What you will do:
[1] According to the shellfish advisory, on what date did the FDA remove South Korean certified shippers of molluscan shellfish from the ICSSL?
[2] Rewrite the stretch of the shellfish advisory from "Molluscan shellfish contaminated" through "the FDA reported.", putting "supply chains" wherever "distribution chains" appears.

Page extract:
U.S. food wholesalers, food retailers, and food-service operators have been advised by the Food and Drug Administration to remove from their distribution chains all clams, mussels, and oysters, as well as some scallops -- collectively known as molluscan shellfish -- that have come to the U.S. from South Korea.

This advisory encompasses molluscan shellfish -- whether fresh, frozen, or processed -- that came to the U.S. from South Korea before May 1, when the FDA removed such products from the Interstate Certified Shellfish Shippers List, or ICSSL, and that which may have inadvertently entered the country after that date.

These products and any products made with them may have been exposed to human fecal waste, and they are potentially contaminated with norovirus, according to the FDA.

Molluscan shellfish contaminated with fecal waste or norovirus are considered adulterated under the Federal Food, Drug, and Cosmetic Act. Some food companies began to pull these products from their distribution chains after being notified about them last month, but others have yet to take action, the FDA reported.

A comprehensive FDA evaluation determined that the Korean Shellfish Sanitation Program, or KSSP, no longer meets the sanitation controls specified under the U.S. National Shellfish Sanitation Program. This evaluation found significant deficiencies in the KSSP, including inadequate sanitary controls, ineffective management of land-based pollution sources, and inefficacious detection of norovirus in shellfish-growing areas, the FDA said.

The deficiencies in the KSSP led the FDA to remove all South Korean certified shippers of molluscan shellfish from the ICSSL on May 1. South Korean and U.S. authorities are conducting discussions to solve this problem.

Norovirus is the most common cause of acute gastroenteritis in the U.S., according to the Centers for Disease Control and Prevention. Annually, it causes about 21 million illnesses and contributes to about 70,000 hospitalizations and 800 deaths, the CDC reported. Norovirus is also the most common cause of foodborne-disease outbreaks in the U.S., the CDC said.

The most common symptoms of norovirus-related illness are abdominal cramps, diarrhea, nausea, and vomiting. Among other symptoms are fevers, headaches, and muscle aches. Most people develop symptoms 12 to 48 hours after exposure to the virus. The illness typically lasts one to three days. Dehydration is the most common complication -- especially in young children and old adults -- and it may require medical care.

There have been no reported U.S. norovirus-related illnesses associated with the consumption of South Korean molluscan shellfish this year, but there were such illnesses associated with the consumption of South Korean oysters last year, according to the FDA.

Consumers who have recently bought molluscan shellfish and are concerned it may have come from South Korea should contact the store where it was purchased and ask about its country of origin. Consumers can check the label on packaged seafood to see whether it is from South Korea: If it is unclear where the product originated, consumers can call the manufacturer to find out. Consumers should dispose of molluscan-shellfish products from South Korea -- and any products made with them -- the FDA said.

Supplied data:

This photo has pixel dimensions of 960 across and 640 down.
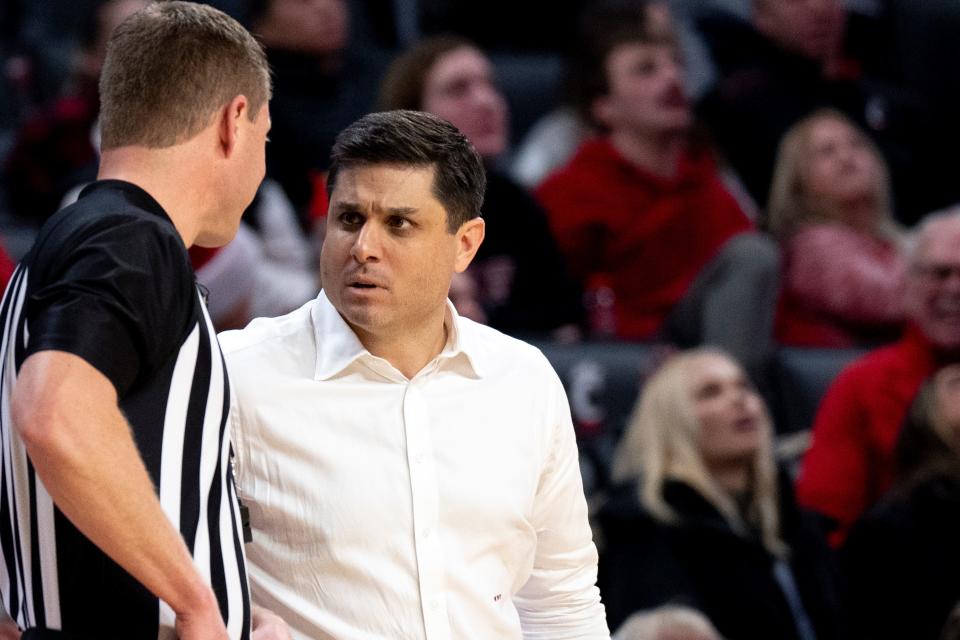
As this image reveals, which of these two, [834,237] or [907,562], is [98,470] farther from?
[834,237]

Your written answers:
[1] May 1

[2]
Molluscan shellfish contaminated with fecal waste or norovirus are considered adulterated under the Federal Food, Drug, and Cosmetic Act. Some food companies began to pull these products from their supply chains after being notified about them last month, but others have yet to take action, the FDA reported.